Task input>

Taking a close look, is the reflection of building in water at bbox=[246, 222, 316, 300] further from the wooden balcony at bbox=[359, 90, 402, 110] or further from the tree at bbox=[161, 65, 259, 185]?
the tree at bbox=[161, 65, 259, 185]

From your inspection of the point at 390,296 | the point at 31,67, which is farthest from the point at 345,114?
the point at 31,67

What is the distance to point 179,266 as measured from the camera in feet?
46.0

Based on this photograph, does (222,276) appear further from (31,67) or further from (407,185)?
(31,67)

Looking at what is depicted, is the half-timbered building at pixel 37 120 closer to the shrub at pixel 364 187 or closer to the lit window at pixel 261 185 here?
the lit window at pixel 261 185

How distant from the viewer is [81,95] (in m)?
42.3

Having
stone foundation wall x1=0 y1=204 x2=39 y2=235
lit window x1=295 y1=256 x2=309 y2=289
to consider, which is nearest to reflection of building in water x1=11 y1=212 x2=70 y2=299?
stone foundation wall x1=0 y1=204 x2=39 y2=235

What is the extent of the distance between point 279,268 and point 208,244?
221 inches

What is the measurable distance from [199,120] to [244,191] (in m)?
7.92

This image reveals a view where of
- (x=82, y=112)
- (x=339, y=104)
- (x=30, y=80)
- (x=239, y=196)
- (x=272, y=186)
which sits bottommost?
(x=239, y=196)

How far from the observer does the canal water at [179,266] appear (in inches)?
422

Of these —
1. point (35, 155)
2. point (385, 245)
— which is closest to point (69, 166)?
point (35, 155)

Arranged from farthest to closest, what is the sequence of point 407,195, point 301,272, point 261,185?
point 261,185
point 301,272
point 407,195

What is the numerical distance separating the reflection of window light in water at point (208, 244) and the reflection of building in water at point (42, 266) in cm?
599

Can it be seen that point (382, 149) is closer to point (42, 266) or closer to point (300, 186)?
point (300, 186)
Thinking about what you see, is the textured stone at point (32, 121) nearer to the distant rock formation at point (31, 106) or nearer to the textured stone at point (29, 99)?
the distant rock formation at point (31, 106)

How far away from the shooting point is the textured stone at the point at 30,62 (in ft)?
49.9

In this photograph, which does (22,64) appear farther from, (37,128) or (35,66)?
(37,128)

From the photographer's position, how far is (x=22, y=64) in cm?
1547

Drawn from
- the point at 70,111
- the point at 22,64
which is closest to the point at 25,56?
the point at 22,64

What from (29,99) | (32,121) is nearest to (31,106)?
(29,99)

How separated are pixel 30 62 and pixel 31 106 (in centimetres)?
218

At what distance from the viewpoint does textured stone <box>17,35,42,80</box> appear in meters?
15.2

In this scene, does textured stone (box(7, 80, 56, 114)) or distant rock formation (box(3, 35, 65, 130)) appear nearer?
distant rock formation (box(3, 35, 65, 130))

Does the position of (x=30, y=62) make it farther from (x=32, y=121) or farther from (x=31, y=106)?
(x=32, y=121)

Directive>
Can you quote everything from the line containing "How separated are" down through the end of the records above, word for word?

Written answer>
How separated are pixel 30 62 and pixel 31 106 (in centimetres)?
218

At what distance from the viewpoint does textured stone <box>17,35,42,80</box> appear in meters?
15.2

In this scene, does textured stone (box(7, 80, 56, 114)) or distant rock formation (box(3, 35, 65, 130)) appear nearer?
distant rock formation (box(3, 35, 65, 130))

Does the position of (x=30, y=62) make it farther from (x=32, y=121) or farther from (x=31, y=106)?
(x=32, y=121)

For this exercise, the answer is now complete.